- WHAT THE EXERCISE ASKS -
Would you copy only the lines below, beginning with the one that contains "On closer look, is" and running through the last entry line?
##########
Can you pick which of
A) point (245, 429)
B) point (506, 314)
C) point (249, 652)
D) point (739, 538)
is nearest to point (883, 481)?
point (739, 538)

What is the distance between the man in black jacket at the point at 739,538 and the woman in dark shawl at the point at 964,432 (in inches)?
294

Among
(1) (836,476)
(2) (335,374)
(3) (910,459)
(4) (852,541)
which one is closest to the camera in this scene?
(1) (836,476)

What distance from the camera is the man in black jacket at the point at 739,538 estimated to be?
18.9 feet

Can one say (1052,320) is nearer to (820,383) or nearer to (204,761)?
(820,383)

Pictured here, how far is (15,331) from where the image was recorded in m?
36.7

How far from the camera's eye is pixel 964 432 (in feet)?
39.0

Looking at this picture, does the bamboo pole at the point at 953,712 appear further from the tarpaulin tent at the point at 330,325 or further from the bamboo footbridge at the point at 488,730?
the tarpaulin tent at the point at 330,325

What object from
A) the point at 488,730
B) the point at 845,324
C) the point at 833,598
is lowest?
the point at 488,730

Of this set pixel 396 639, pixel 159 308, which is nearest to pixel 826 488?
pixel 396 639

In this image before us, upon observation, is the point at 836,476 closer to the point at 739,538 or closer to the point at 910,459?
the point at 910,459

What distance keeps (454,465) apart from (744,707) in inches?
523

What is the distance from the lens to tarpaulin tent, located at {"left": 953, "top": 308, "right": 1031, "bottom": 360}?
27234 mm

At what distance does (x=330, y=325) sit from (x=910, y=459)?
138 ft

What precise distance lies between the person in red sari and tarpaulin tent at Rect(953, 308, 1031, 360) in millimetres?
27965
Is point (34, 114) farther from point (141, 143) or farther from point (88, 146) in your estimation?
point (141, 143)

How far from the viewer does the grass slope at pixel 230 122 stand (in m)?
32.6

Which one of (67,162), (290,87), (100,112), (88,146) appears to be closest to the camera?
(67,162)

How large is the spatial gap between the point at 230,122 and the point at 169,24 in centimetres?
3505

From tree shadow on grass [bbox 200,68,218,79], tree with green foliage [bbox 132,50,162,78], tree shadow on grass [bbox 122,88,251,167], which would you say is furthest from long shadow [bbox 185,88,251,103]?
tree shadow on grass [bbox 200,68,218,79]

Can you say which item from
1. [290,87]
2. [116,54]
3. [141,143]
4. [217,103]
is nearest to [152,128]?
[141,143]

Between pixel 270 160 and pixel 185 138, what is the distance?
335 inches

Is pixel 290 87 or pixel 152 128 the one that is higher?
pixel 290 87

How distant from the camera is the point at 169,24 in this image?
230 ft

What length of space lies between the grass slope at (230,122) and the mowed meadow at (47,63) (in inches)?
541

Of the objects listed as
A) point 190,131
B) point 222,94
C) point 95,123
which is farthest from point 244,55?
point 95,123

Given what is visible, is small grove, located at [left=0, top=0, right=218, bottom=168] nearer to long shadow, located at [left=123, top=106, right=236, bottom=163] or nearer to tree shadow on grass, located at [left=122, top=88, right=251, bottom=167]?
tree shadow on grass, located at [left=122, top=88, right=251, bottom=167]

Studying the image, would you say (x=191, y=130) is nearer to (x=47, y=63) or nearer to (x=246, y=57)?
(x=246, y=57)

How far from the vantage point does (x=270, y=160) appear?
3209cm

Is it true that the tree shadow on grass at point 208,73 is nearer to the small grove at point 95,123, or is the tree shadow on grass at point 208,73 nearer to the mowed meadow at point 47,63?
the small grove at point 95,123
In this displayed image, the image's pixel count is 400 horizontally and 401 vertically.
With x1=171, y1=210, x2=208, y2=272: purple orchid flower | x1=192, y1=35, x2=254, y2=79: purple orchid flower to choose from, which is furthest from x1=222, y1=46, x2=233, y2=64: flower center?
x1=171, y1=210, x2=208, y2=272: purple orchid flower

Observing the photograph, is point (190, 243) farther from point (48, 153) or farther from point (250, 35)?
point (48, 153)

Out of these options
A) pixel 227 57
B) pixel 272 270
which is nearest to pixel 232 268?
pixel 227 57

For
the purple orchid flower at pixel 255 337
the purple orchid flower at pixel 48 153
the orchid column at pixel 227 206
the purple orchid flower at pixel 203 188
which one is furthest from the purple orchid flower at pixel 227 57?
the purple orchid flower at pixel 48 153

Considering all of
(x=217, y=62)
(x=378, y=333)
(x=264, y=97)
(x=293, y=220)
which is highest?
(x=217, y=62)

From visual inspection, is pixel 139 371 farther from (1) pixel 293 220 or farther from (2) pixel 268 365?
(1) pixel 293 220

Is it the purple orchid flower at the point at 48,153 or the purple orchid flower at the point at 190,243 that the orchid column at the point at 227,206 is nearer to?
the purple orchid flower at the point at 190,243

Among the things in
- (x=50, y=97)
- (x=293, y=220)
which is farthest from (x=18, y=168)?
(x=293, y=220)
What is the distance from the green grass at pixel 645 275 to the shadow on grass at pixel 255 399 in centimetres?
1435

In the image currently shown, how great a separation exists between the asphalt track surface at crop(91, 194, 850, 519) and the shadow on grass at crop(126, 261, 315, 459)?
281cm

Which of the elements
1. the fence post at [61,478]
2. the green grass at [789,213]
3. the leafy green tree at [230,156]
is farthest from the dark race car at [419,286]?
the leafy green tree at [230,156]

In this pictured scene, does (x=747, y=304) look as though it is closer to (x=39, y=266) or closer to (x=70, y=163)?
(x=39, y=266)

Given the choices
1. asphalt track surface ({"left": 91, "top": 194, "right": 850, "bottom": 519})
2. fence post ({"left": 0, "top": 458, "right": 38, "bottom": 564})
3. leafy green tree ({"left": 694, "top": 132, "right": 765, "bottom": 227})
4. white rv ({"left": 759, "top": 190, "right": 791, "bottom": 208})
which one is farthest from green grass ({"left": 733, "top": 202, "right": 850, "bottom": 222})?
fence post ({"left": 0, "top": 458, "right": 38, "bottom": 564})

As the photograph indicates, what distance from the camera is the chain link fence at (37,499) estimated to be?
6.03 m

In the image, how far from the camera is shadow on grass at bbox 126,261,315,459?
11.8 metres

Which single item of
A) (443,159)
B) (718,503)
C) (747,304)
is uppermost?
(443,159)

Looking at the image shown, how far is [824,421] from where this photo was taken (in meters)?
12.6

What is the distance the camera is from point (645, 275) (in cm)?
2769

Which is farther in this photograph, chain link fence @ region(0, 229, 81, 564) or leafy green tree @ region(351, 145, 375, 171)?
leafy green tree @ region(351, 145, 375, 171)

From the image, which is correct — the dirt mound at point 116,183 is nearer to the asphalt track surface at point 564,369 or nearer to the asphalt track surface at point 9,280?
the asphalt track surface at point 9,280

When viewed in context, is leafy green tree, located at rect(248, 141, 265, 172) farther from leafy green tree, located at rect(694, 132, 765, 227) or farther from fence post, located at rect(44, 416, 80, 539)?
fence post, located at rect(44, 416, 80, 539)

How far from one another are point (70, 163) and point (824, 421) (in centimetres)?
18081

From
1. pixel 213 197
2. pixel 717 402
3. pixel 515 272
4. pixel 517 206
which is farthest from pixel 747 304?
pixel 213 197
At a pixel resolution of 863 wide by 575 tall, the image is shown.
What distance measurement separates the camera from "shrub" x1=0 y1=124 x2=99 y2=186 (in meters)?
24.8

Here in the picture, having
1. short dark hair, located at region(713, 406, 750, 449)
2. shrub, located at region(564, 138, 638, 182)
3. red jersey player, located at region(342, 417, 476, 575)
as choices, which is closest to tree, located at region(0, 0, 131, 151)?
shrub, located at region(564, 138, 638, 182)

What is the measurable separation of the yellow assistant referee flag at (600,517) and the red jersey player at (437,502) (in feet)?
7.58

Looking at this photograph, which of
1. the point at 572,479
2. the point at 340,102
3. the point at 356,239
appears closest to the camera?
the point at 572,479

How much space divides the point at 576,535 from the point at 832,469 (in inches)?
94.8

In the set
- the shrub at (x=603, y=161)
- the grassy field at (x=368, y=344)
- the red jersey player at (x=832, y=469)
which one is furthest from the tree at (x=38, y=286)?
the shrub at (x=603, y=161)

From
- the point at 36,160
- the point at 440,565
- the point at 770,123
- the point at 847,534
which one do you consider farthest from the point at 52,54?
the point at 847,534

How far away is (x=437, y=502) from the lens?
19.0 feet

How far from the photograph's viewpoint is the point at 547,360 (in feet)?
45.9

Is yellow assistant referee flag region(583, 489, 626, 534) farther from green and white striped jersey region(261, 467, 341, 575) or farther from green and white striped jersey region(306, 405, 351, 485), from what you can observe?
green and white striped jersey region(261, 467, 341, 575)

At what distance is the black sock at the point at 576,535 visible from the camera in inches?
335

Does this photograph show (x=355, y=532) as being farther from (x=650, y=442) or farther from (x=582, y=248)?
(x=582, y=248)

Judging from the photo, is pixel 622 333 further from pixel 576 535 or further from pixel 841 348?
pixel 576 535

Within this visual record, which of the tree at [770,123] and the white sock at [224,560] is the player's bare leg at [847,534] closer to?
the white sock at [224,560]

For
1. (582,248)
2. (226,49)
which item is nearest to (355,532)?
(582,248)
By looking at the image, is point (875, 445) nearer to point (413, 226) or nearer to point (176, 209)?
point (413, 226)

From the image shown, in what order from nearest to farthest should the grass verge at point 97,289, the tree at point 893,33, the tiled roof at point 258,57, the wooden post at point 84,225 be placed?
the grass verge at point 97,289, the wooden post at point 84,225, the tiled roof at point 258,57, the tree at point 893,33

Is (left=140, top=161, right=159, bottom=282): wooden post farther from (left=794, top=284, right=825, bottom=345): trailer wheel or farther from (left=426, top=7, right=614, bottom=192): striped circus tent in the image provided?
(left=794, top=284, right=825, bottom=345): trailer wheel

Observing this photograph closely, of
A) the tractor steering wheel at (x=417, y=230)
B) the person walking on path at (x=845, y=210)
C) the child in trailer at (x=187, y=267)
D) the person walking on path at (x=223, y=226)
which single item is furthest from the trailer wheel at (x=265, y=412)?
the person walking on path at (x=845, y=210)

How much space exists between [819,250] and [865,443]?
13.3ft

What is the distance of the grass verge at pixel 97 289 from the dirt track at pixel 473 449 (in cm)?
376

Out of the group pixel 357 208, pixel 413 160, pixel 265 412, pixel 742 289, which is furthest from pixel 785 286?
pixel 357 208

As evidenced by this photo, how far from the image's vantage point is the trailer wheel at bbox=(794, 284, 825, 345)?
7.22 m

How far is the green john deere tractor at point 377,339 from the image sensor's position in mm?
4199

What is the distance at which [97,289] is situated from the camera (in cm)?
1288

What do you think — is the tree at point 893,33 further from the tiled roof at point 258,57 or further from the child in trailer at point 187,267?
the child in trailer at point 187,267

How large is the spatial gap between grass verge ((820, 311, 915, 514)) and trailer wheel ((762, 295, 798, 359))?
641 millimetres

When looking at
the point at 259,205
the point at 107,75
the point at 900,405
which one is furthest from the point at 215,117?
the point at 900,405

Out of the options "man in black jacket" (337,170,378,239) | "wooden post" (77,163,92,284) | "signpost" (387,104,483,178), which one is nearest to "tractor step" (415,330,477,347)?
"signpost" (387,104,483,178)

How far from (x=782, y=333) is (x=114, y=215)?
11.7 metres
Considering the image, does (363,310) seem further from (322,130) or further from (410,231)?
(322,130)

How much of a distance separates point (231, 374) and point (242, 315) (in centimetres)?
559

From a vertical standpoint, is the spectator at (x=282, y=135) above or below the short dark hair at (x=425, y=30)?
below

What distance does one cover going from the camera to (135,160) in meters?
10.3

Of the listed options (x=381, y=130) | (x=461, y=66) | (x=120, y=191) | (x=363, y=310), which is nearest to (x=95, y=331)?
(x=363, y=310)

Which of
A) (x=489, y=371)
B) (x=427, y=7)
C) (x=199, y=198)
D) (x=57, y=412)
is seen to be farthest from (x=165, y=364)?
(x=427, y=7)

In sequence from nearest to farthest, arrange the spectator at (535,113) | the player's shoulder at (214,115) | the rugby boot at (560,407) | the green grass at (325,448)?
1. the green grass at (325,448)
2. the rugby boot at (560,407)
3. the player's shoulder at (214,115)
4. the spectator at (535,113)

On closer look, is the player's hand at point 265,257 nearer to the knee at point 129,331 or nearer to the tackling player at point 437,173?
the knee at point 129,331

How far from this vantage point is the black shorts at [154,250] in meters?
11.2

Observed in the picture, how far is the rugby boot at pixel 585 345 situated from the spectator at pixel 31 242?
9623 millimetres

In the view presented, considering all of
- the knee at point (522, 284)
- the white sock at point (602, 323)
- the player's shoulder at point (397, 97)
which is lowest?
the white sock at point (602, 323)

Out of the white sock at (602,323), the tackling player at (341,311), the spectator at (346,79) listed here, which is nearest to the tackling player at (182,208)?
##########
- RESULT FOR THIS EXERCISE -
On closer look, is the player's hand at point 265,257 nearer to the knee at point 129,331 or nearer to the tackling player at point 437,173?
the knee at point 129,331

How far from this vantage point is the black shorts at [154,250] in meters?
11.2

Observed in the picture, how far is the rugby boot at pixel 585 345 situated from the spectator at pixel 31 242?
9623 millimetres

In the view presented, considering all of
- the knee at point (522, 284)
- the white sock at point (602, 323)
- the player's shoulder at point (397, 97)
which is lowest?
the white sock at point (602, 323)

Out of the white sock at (602,323), the tackling player at (341,311), the spectator at (346,79) listed here, which is nearest to the tackling player at (182,208)?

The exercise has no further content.